== Source document ==
>>>

Python unbuffered mode (recommended):

#!/usr/bin/env python3 -u
# The -u flag disables buffering

Or in configuration:

process announce {
    run python3 -u /etc/exabgp/api/announce.py;
    encoder text;
}

Environment variable:

export PYTHONUNBUFFERED=1
python3 /etc/exabgp/api/announce.py

Reading from STDIN

Blocking read (simple):

while True:
    line = sys.stdin.readline()
    if not line:
        break  # EOF
    process(line)

Non-blocking read with select() (advanced):

import select

# Check if data available with timeout
ready, _, _ = select.select([sys.stdin], [], [], 1.0)
if ready:
    line = sys.stdin.readline()
    process(line)

Using Robust ACK Handling

ExaBGP 4.x and 5.x support ACK responses (enabled by default):

import sys
import select
import time

def wait_for_ack(expected_count=1, timeout=30):
    """
    Wait for ACK responses with polling loop.
    ExaBGP may not respond immediately, so we poll with sleep.

    Handles both text and JSON encoder formats:
    - Text: "done", "error", "shutdown"
    - JSON: {"answer": "done|error|shutdown", "message": "..."}
    """
    import json
    received = 0
    start_time = time.time()

    while received < expected_count:
        if time.time() - start_time >= timeout:
            return False

        ready, _, _ = select.select([sys.stdin], [], [], 0.1)
        if ready:
            line = sys.stdin.readline().strip()

            # Parse response (could be text or JSON)
            answer = None
            if line.startswith('{'):
                try:
                    data = json.loads(line)
                    answer = data.get('answer')
                except:
                    pass
            else:
                answer = line

            if answer == "done":
                received += 1
            elif answer == "error":
                return False
            elif answer == "shutdown":
                raise SystemExit(0)
        else:
            time.sleep(0.1)

    return True

def send_with_ack(command):
    """Send command and wait for ACK"""
    sys.stdout.write(command + "\n")
    sys.stdout.flush()
    return wait_for_ack(expected_count=1)

# Use it
if send_with_ack("announce route 100.10.0.0/24 next-hop self"):
    # Command succeeded
    pass
else:
    # Command failed - handle error
    sys.exit(1)

Error Handling Strategies

Defensive Programming

Always use try/except:

def check_health():
    """Check service health with error handling"""
    try:
        sock = socket.socket(socket.AF_INET, socket.SOCK_STREAM)
        sock.settimeout(2)
        result = sock.connect_ex(('100.10.0.100', 80))
        sock.close()
        return result == 0
    except socket.error as e:
        log(f"[ERROR] Socket error: {e}")
        return False
    except Exception as e:
        log(f"[ERROR] Unexpected error: {e}")
        return False

Retry Logic

Retry with exponential backoff:

def retry_with_backoff(func, max_retries=3, initial_delay=1):
    """Retry function with exponential backoff"""
    delay = initial_delay

    for attempt in range(max_retries):
        try:
            return func()
        except Exception as e:
            if attempt == max_retries - 1:
                log(f"[ERROR] Failed after {max_retries} attempts: {e}")
                raise

            log(f"[WARN] Attempt {attempt + 1} failed: {e}, retrying in {delay}s")
            time.sleep(delay)

<<<

== Data section ==
>>>

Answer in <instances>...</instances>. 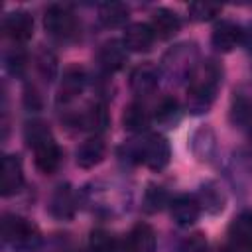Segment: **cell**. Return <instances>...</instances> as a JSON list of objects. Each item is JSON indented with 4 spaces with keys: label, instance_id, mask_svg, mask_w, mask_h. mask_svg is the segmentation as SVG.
<instances>
[{
    "label": "cell",
    "instance_id": "6da1fadb",
    "mask_svg": "<svg viewBox=\"0 0 252 252\" xmlns=\"http://www.w3.org/2000/svg\"><path fill=\"white\" fill-rule=\"evenodd\" d=\"M26 136H28L30 148L33 150L35 167L41 173H53L61 163V150L53 140V136L49 134L47 126L41 122H33L28 126Z\"/></svg>",
    "mask_w": 252,
    "mask_h": 252
},
{
    "label": "cell",
    "instance_id": "7a4b0ae2",
    "mask_svg": "<svg viewBox=\"0 0 252 252\" xmlns=\"http://www.w3.org/2000/svg\"><path fill=\"white\" fill-rule=\"evenodd\" d=\"M219 79H220V71L211 61L199 65L191 73V81L187 87V102L193 108H197V112L211 104L215 91H217V85H219Z\"/></svg>",
    "mask_w": 252,
    "mask_h": 252
},
{
    "label": "cell",
    "instance_id": "3957f363",
    "mask_svg": "<svg viewBox=\"0 0 252 252\" xmlns=\"http://www.w3.org/2000/svg\"><path fill=\"white\" fill-rule=\"evenodd\" d=\"M2 234L10 244L20 246V248H33L39 242L37 226L32 220H28L24 217H16V215H4Z\"/></svg>",
    "mask_w": 252,
    "mask_h": 252
},
{
    "label": "cell",
    "instance_id": "277c9868",
    "mask_svg": "<svg viewBox=\"0 0 252 252\" xmlns=\"http://www.w3.org/2000/svg\"><path fill=\"white\" fill-rule=\"evenodd\" d=\"M43 26L53 37H59V39H69L77 33V18L63 4H53L45 10Z\"/></svg>",
    "mask_w": 252,
    "mask_h": 252
},
{
    "label": "cell",
    "instance_id": "5b68a950",
    "mask_svg": "<svg viewBox=\"0 0 252 252\" xmlns=\"http://www.w3.org/2000/svg\"><path fill=\"white\" fill-rule=\"evenodd\" d=\"M140 159L152 167V169H161L167 165L169 161V144L163 136H150L144 140V144L140 146Z\"/></svg>",
    "mask_w": 252,
    "mask_h": 252
},
{
    "label": "cell",
    "instance_id": "8992f818",
    "mask_svg": "<svg viewBox=\"0 0 252 252\" xmlns=\"http://www.w3.org/2000/svg\"><path fill=\"white\" fill-rule=\"evenodd\" d=\"M24 185V169L18 156H4L0 165V189L4 197L18 193Z\"/></svg>",
    "mask_w": 252,
    "mask_h": 252
},
{
    "label": "cell",
    "instance_id": "52a82bcc",
    "mask_svg": "<svg viewBox=\"0 0 252 252\" xmlns=\"http://www.w3.org/2000/svg\"><path fill=\"white\" fill-rule=\"evenodd\" d=\"M122 252H156V232L148 222H138L122 240Z\"/></svg>",
    "mask_w": 252,
    "mask_h": 252
},
{
    "label": "cell",
    "instance_id": "ba28073f",
    "mask_svg": "<svg viewBox=\"0 0 252 252\" xmlns=\"http://www.w3.org/2000/svg\"><path fill=\"white\" fill-rule=\"evenodd\" d=\"M4 33L16 43L28 41L33 33V18L24 10L8 14L4 18Z\"/></svg>",
    "mask_w": 252,
    "mask_h": 252
},
{
    "label": "cell",
    "instance_id": "9c48e42d",
    "mask_svg": "<svg viewBox=\"0 0 252 252\" xmlns=\"http://www.w3.org/2000/svg\"><path fill=\"white\" fill-rule=\"evenodd\" d=\"M154 39H156V33L150 28V24L136 22V24H130L126 28L122 43L126 45V49L140 53V51H148L154 45Z\"/></svg>",
    "mask_w": 252,
    "mask_h": 252
},
{
    "label": "cell",
    "instance_id": "30bf717a",
    "mask_svg": "<svg viewBox=\"0 0 252 252\" xmlns=\"http://www.w3.org/2000/svg\"><path fill=\"white\" fill-rule=\"evenodd\" d=\"M106 154V146L98 136L87 138L85 142H81V146L77 148V165L83 169H91L94 165H98L102 161Z\"/></svg>",
    "mask_w": 252,
    "mask_h": 252
},
{
    "label": "cell",
    "instance_id": "8fae6325",
    "mask_svg": "<svg viewBox=\"0 0 252 252\" xmlns=\"http://www.w3.org/2000/svg\"><path fill=\"white\" fill-rule=\"evenodd\" d=\"M199 213H201V205L195 197L179 195L171 201V219L179 226H189L191 222H195L199 219Z\"/></svg>",
    "mask_w": 252,
    "mask_h": 252
},
{
    "label": "cell",
    "instance_id": "7c38bea8",
    "mask_svg": "<svg viewBox=\"0 0 252 252\" xmlns=\"http://www.w3.org/2000/svg\"><path fill=\"white\" fill-rule=\"evenodd\" d=\"M87 83V73L81 65H69L63 71V79H61V87H59V98L63 100H71L75 96L81 94V91L85 89Z\"/></svg>",
    "mask_w": 252,
    "mask_h": 252
},
{
    "label": "cell",
    "instance_id": "4fadbf2b",
    "mask_svg": "<svg viewBox=\"0 0 252 252\" xmlns=\"http://www.w3.org/2000/svg\"><path fill=\"white\" fill-rule=\"evenodd\" d=\"M158 69L150 63H142L130 75V89L136 94H152L158 87Z\"/></svg>",
    "mask_w": 252,
    "mask_h": 252
},
{
    "label": "cell",
    "instance_id": "5bb4252c",
    "mask_svg": "<svg viewBox=\"0 0 252 252\" xmlns=\"http://www.w3.org/2000/svg\"><path fill=\"white\" fill-rule=\"evenodd\" d=\"M126 51L128 49H126V45L122 41L110 39V41L100 45V49H98V63L106 71H118L126 63Z\"/></svg>",
    "mask_w": 252,
    "mask_h": 252
},
{
    "label": "cell",
    "instance_id": "9a60e30c",
    "mask_svg": "<svg viewBox=\"0 0 252 252\" xmlns=\"http://www.w3.org/2000/svg\"><path fill=\"white\" fill-rule=\"evenodd\" d=\"M150 28L154 30V33L158 37H163L165 39V37H171V35H175L179 32L181 22H179V16L175 12H171L167 8H159V10L154 12Z\"/></svg>",
    "mask_w": 252,
    "mask_h": 252
},
{
    "label": "cell",
    "instance_id": "2e32d148",
    "mask_svg": "<svg viewBox=\"0 0 252 252\" xmlns=\"http://www.w3.org/2000/svg\"><path fill=\"white\" fill-rule=\"evenodd\" d=\"M240 37H242V32H240V28L236 24H232V22H220V24L215 26L211 39H213V45L217 49L230 51V49L236 47V43L240 41Z\"/></svg>",
    "mask_w": 252,
    "mask_h": 252
},
{
    "label": "cell",
    "instance_id": "e0dca14e",
    "mask_svg": "<svg viewBox=\"0 0 252 252\" xmlns=\"http://www.w3.org/2000/svg\"><path fill=\"white\" fill-rule=\"evenodd\" d=\"M128 6L122 2H104L98 8V20L106 28H118L124 26L128 20Z\"/></svg>",
    "mask_w": 252,
    "mask_h": 252
},
{
    "label": "cell",
    "instance_id": "ac0fdd59",
    "mask_svg": "<svg viewBox=\"0 0 252 252\" xmlns=\"http://www.w3.org/2000/svg\"><path fill=\"white\" fill-rule=\"evenodd\" d=\"M150 114L142 102H130L122 112V124L130 132H140L148 126Z\"/></svg>",
    "mask_w": 252,
    "mask_h": 252
},
{
    "label": "cell",
    "instance_id": "d6986e66",
    "mask_svg": "<svg viewBox=\"0 0 252 252\" xmlns=\"http://www.w3.org/2000/svg\"><path fill=\"white\" fill-rule=\"evenodd\" d=\"M228 234H230L232 242H236L240 246H252V213L246 211V213L238 215L232 220Z\"/></svg>",
    "mask_w": 252,
    "mask_h": 252
},
{
    "label": "cell",
    "instance_id": "ffe728a7",
    "mask_svg": "<svg viewBox=\"0 0 252 252\" xmlns=\"http://www.w3.org/2000/svg\"><path fill=\"white\" fill-rule=\"evenodd\" d=\"M81 126L93 132H102L108 124V112H106V104L104 102H94L89 110H85V114L79 118Z\"/></svg>",
    "mask_w": 252,
    "mask_h": 252
},
{
    "label": "cell",
    "instance_id": "44dd1931",
    "mask_svg": "<svg viewBox=\"0 0 252 252\" xmlns=\"http://www.w3.org/2000/svg\"><path fill=\"white\" fill-rule=\"evenodd\" d=\"M75 211V205H73V195L69 193L67 187H59V191L53 195L51 199V213L59 219H67L71 217Z\"/></svg>",
    "mask_w": 252,
    "mask_h": 252
},
{
    "label": "cell",
    "instance_id": "7402d4cb",
    "mask_svg": "<svg viewBox=\"0 0 252 252\" xmlns=\"http://www.w3.org/2000/svg\"><path fill=\"white\" fill-rule=\"evenodd\" d=\"M35 67L39 71L41 77H45L47 81H51L55 75H57V57L47 51V49H41L35 57Z\"/></svg>",
    "mask_w": 252,
    "mask_h": 252
},
{
    "label": "cell",
    "instance_id": "603a6c76",
    "mask_svg": "<svg viewBox=\"0 0 252 252\" xmlns=\"http://www.w3.org/2000/svg\"><path fill=\"white\" fill-rule=\"evenodd\" d=\"M89 246H91L93 252H112L114 250V240H112V236L106 230L98 228V230L91 232Z\"/></svg>",
    "mask_w": 252,
    "mask_h": 252
},
{
    "label": "cell",
    "instance_id": "cb8c5ba5",
    "mask_svg": "<svg viewBox=\"0 0 252 252\" xmlns=\"http://www.w3.org/2000/svg\"><path fill=\"white\" fill-rule=\"evenodd\" d=\"M219 12H220V6L211 4V2H195V4L189 6V14H191L193 20H197V22L211 20V18H215Z\"/></svg>",
    "mask_w": 252,
    "mask_h": 252
},
{
    "label": "cell",
    "instance_id": "d4e9b609",
    "mask_svg": "<svg viewBox=\"0 0 252 252\" xmlns=\"http://www.w3.org/2000/svg\"><path fill=\"white\" fill-rule=\"evenodd\" d=\"M177 112V100L173 96H161L156 104V110H154V116L158 120H167L171 118L173 114Z\"/></svg>",
    "mask_w": 252,
    "mask_h": 252
},
{
    "label": "cell",
    "instance_id": "484cf974",
    "mask_svg": "<svg viewBox=\"0 0 252 252\" xmlns=\"http://www.w3.org/2000/svg\"><path fill=\"white\" fill-rule=\"evenodd\" d=\"M179 252H207V240H205V236L201 232H195V234L187 236L181 242Z\"/></svg>",
    "mask_w": 252,
    "mask_h": 252
},
{
    "label": "cell",
    "instance_id": "4316f807",
    "mask_svg": "<svg viewBox=\"0 0 252 252\" xmlns=\"http://www.w3.org/2000/svg\"><path fill=\"white\" fill-rule=\"evenodd\" d=\"M163 203H165V193H163V189H159V187H150L148 193H146V205H152L150 211L161 209Z\"/></svg>",
    "mask_w": 252,
    "mask_h": 252
},
{
    "label": "cell",
    "instance_id": "83f0119b",
    "mask_svg": "<svg viewBox=\"0 0 252 252\" xmlns=\"http://www.w3.org/2000/svg\"><path fill=\"white\" fill-rule=\"evenodd\" d=\"M8 65H10V69H12L14 73H20V71L24 69V65H26V55H24L20 49L12 51L10 57H8Z\"/></svg>",
    "mask_w": 252,
    "mask_h": 252
}]
</instances>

<<<

== Exercise ==
Please answer these questions from the ExaBGP text.
(a) Which flag disables Python buffering?
(b) Which ExaBGP versions support ACK responses?
(c) What is the default value of max_retries in retry_with_backoff?

== Written response ==
(a) -u
(b) 4.x and 5.x
(c) 3